GitLab Runner config.toml if it’s any use:

concurrent = 6
check_interval = 1
shutdown_timeout = 0

[session_server]
  session_timeout = 1800

[[runners]]
  name = ***
  url = "https://gitlab.com"
  id = ***
  token = ***
  token_obtained_at = ***
  token_expires_at = 0001-01-01T00:00:00Z
  executor = "docker"
  [runners.cache]
    MaxUploadedArchiveSize = 0
  [runners.docker]
    tls_verify = false
    image = "alpine:3.18.2"
    privileged = false
    disable_entrypoint_overwrite = false
    oom_kill_disable = false
    disable_cache = true
    volumes = ["/var/run/docker.sock:/var/run/docker.sock", "/cache"]
    shm_size = 0

Thanks for reading,

• Tim

Hey Tim,

I ran into the same issue.

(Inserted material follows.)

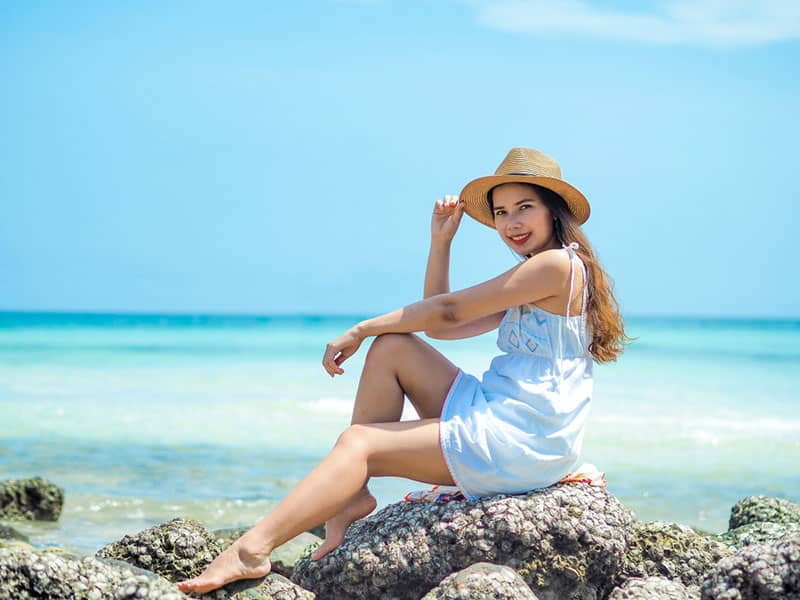 Happy young asian woman enjoy summer vacation on the beach.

Were you able to resolve it?

Unfortunately not really, I’ve ended up moving the similar build project to a different namespace, disabled the runner cache and removing all stored images from the runner machine:

docker rm $(docker ps -aq)
docker rmi $(docker images -q)
docker volume rm $(docker volume ls -q)

That worked. But as soon as I moved the project back to the same namespace, the issue started happing again. So kept them separated.

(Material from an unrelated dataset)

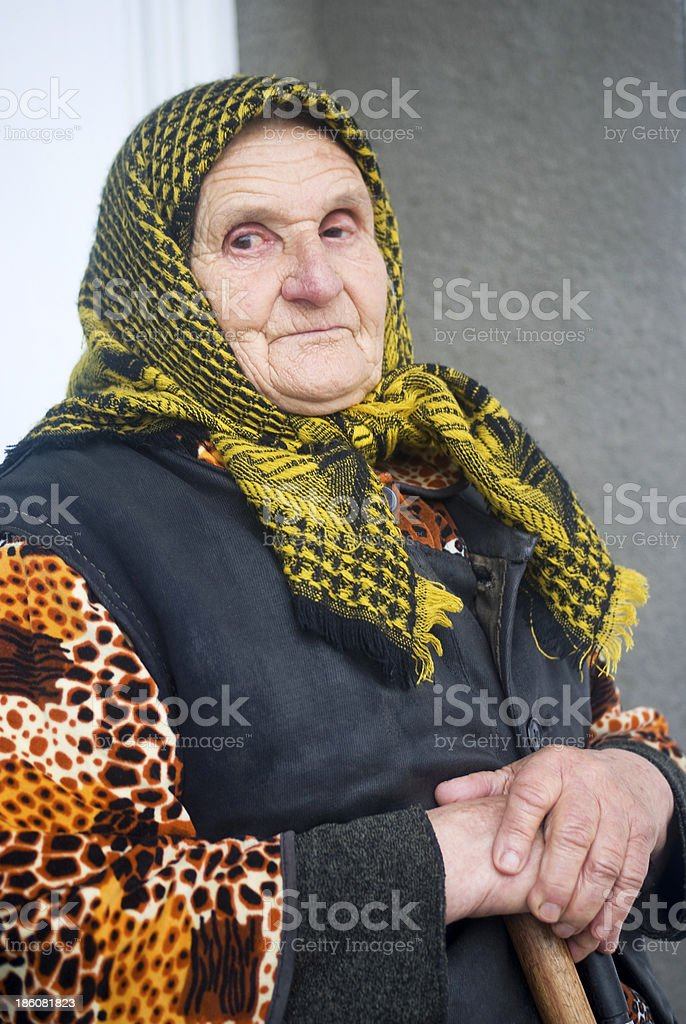 Poor elderly woman stock photo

Thank you for your response, Tim.

The only workaround that seems to be effective is migrating the project to a different namespace, which suggests this may be a GitLab-related issue. I haven’t identified any cache-related problems despite clearing almost everything (volumes, builders, contexts), but nothing else seems to resolve the issue.

However, migrating projects to another namespace is too invasive for us. Could the problem be related to the CI_JOB_TOKEN?